◆ **Required work**
Each record that follows should be repeated exactly, minus any images.

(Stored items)
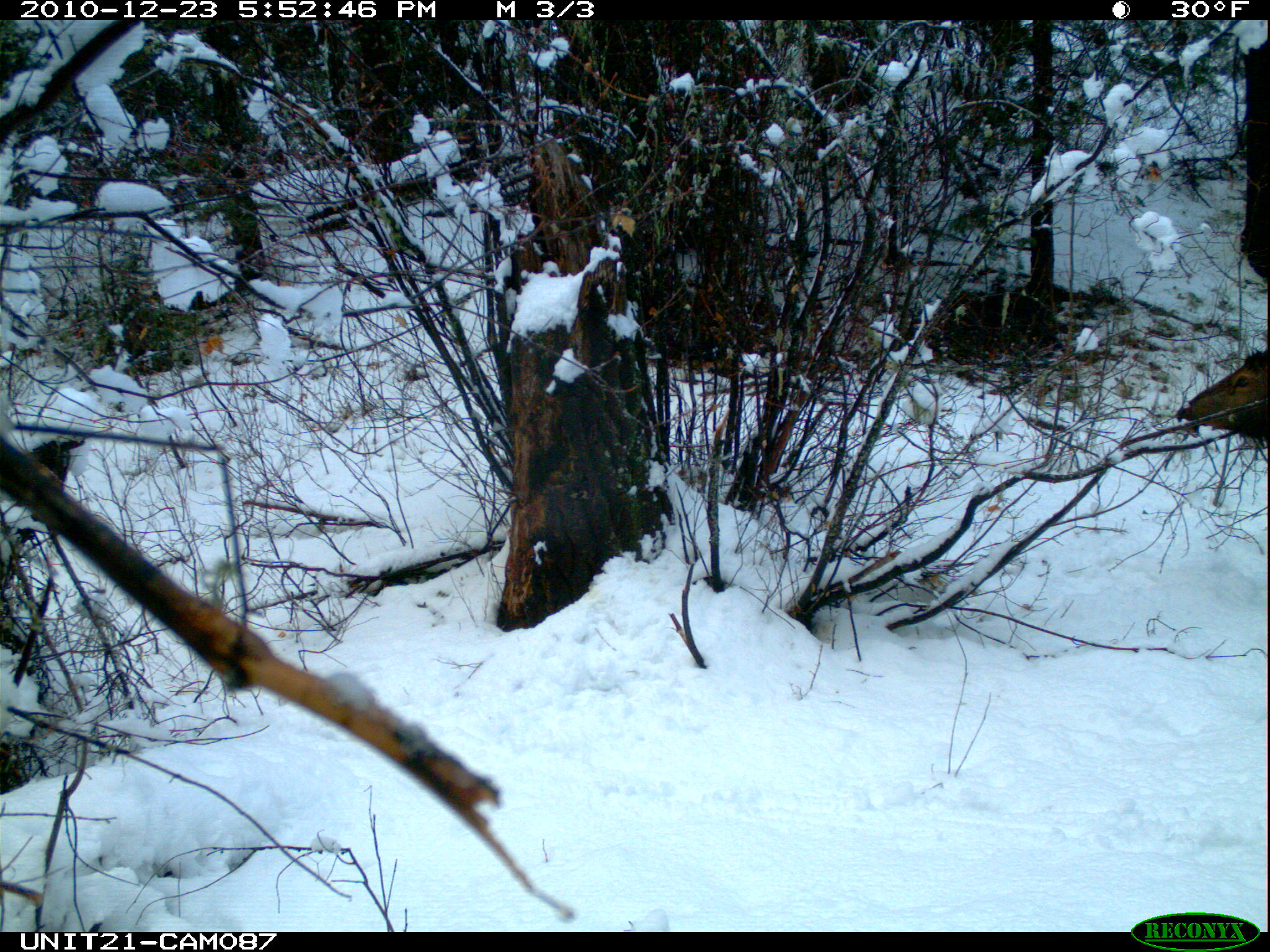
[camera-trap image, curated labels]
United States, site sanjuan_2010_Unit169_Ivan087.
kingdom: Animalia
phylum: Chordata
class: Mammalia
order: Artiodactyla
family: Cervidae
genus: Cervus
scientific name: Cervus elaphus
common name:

◆ **Expected answer**
[camera-trap image, curated labels]
United States, site sanjuan_2010_Unit169_Ivan087.
kingdom: Animalia
phylum: Chordata
class: Mammalia
order: Artiodactyla
family: Cervidae
genus: Cervus
scientific name: Cervus elaphus
common name:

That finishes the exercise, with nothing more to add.